Joins: inner, outer, left, right

In (My)SQL, join is a means for combining records from two tables into a single set which can be either returned as is or used in another join. In order to perform the operation a join has to define the relationship between records in either table, as well as the way it will evaluate the relationship. The relationship itself is created through a set of conditions that are part of the join and usually are put inside ON clause. The rest is determined through a join type, which can either be an inner join or an outer join.

The SQL clauses that set the respective join type in a query are [INNER] JOIN and {LEFT | RIGHT} [OUTER] JOIN. As you can see the actual keywords INNER and OUTER are optional and can be omitted, however outer joins require specifying the direction – either left or right (more on that later).

Examples of queries using joins:
SELECT * FROM users JOIN files ON files.owner_id = users.id WHERE users.id = 1;
SELECT * FROM users LEFT JOIN files ON files.owner_id = users.id WHERE users.id = 1;

Inner join, outer join

The primary difference between the two basic types (each has several subtypes) is in making the decision whether joining of two rows was successful or not, which essentially determines whether the combined row can be returned or not.

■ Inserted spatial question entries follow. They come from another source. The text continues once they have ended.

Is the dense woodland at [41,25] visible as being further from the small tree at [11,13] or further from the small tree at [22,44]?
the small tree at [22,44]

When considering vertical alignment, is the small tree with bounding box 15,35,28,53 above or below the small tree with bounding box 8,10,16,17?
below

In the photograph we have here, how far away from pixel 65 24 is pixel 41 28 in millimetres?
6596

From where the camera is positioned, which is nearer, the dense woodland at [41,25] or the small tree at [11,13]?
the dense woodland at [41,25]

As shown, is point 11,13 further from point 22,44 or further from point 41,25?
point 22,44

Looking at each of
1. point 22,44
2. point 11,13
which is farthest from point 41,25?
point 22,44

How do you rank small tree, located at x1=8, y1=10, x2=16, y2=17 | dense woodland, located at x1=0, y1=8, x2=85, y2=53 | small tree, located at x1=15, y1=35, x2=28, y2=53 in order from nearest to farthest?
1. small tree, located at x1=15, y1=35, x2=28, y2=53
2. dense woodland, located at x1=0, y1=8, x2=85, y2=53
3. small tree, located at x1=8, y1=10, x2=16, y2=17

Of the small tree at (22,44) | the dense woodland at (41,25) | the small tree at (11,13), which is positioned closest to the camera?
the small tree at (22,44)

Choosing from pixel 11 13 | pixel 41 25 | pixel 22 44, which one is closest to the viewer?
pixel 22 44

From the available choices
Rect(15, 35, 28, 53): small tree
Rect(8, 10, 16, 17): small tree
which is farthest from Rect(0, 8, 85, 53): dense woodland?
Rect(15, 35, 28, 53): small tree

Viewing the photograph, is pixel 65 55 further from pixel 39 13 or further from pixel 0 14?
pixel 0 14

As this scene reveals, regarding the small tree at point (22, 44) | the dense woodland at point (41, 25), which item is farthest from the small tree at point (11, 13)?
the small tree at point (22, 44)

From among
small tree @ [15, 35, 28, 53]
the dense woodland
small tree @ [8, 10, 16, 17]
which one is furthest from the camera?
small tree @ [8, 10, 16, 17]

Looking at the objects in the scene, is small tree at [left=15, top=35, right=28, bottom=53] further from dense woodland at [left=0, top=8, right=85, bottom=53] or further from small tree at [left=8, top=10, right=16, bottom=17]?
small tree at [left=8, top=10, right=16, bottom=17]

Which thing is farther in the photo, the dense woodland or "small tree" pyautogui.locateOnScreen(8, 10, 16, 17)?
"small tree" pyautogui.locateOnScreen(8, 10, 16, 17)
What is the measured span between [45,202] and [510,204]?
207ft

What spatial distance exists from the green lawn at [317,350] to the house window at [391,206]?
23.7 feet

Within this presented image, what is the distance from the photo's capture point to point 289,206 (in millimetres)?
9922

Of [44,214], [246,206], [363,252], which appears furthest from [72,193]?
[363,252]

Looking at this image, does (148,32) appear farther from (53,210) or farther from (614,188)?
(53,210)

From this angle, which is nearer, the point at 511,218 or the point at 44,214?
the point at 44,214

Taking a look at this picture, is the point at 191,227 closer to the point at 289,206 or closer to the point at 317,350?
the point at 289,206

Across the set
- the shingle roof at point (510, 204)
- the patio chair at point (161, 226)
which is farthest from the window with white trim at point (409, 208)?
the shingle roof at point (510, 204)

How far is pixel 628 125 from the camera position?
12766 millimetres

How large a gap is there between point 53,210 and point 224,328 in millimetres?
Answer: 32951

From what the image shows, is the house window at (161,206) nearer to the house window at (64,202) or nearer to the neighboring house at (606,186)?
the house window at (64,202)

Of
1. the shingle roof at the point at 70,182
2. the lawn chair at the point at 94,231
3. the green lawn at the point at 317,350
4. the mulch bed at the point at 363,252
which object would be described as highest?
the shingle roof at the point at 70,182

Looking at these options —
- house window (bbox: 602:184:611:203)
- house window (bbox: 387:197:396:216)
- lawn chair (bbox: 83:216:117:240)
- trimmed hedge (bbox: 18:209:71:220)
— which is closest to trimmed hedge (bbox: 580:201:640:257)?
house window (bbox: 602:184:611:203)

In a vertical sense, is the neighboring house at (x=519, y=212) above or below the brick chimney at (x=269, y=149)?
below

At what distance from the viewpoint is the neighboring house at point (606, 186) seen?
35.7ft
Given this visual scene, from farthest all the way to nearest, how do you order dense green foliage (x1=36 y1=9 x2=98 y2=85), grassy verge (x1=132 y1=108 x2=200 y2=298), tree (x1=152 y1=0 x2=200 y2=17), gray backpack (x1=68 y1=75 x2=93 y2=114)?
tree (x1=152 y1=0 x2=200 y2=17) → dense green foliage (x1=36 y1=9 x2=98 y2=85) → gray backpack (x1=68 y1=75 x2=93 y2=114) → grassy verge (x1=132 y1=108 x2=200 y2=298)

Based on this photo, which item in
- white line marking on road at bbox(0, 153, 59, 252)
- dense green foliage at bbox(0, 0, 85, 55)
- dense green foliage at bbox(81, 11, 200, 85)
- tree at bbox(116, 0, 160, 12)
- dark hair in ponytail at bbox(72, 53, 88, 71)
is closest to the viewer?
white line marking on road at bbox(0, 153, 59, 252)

Inner joins require that a row from the first table has a match in the second table based on the join conditions. In means that the first query from the example above will only return any rows if files table contains at least one record where owner_id is 1 (has to be equal to users.id by the join conditions and users.id is filtered in WHERE to accept only that one value). Otherwise it will return no rows at all, even if users contains a valid user record. Assuming there are two users, but only one has any files:

mysql> SELECT * FROM users JOIN files ON files.owner_id = users.id WHERE users.id = 1;
+----+--------------+---------+----+----------+------------------+
| id | name         | enabled | id | owner_id | filename         |
+----+--------------+---------+----+----------+------------------+
|  1 | Albin Kolano |       1 |  1 |        1 | audit report.doc |
+----+--------------+---------+----+----------+------------------+
1 row in set (0.00 sec)

mysql> SELECT * FROM users JOIN files ON files.owner_id = users.id WHERE users.id = 2;
Empty set (0.01 sec)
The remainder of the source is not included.